De acordo com o Atlas da Violência 2017, o assassinato de mulheres negras aumentou em 22% em relação às mulheres brancas. O mesmo documento revela que a população negra corresponde à maioria (78,9%) dos 10% dos indivíduos com mais chances de serem vítimas de homicídios. Atualmente, de cada 100 pessoas assassinadas no Brasil, 71 são negras.
Trabalho infantil e racismo
Autora de dissertação de mestrado Trabalho infantil nas ruas, pobreza e discriminação: crianças invisíveis nos faróis da cidade de São Paulo, Elisiane Santos, procuradora do Trabalho do Ministério Público do Trabalho de São Paulo (MPT-SP), apresentou mais um dado alarmante: 70% das crianças que trabalham nas ruas são negras.
O trabalho infantil nas ruas expõe as crianças à violência, a acidentes e ao contato com drogas. Embora poucos estudos revelem a relação entre o trabalho infantil e o genocídio dos negros, a conexão é inevitável.

*O que fazer*. Liste todos os percentuais citados no trecho sobre violência e racismo contra a população negra. Os registros não têm relação com o trecho.

*Dados fornecidos*.
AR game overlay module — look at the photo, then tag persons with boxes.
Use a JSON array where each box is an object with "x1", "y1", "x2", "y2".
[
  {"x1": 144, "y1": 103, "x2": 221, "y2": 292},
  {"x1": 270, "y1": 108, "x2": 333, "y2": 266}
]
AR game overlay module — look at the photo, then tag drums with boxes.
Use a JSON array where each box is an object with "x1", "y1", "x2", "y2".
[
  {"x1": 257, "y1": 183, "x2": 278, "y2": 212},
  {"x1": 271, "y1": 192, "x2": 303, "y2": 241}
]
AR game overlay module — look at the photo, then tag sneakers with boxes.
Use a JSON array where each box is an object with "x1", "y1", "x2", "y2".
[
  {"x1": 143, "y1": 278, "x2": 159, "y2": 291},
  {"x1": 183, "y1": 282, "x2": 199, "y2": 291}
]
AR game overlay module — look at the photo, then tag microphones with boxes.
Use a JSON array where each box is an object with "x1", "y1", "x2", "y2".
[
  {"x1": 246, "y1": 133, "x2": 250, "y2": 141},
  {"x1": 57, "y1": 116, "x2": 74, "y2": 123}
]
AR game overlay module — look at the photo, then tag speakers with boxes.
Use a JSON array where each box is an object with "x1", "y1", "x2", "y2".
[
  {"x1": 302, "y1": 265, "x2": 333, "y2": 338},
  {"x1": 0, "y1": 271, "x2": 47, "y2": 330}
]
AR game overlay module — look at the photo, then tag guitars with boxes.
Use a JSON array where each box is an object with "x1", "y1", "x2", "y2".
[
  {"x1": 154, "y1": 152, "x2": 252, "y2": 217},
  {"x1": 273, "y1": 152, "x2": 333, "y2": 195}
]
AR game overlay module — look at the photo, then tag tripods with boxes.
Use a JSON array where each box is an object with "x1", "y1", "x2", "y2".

*Resposta correta*. 22%, 78,9%, 10% e 70%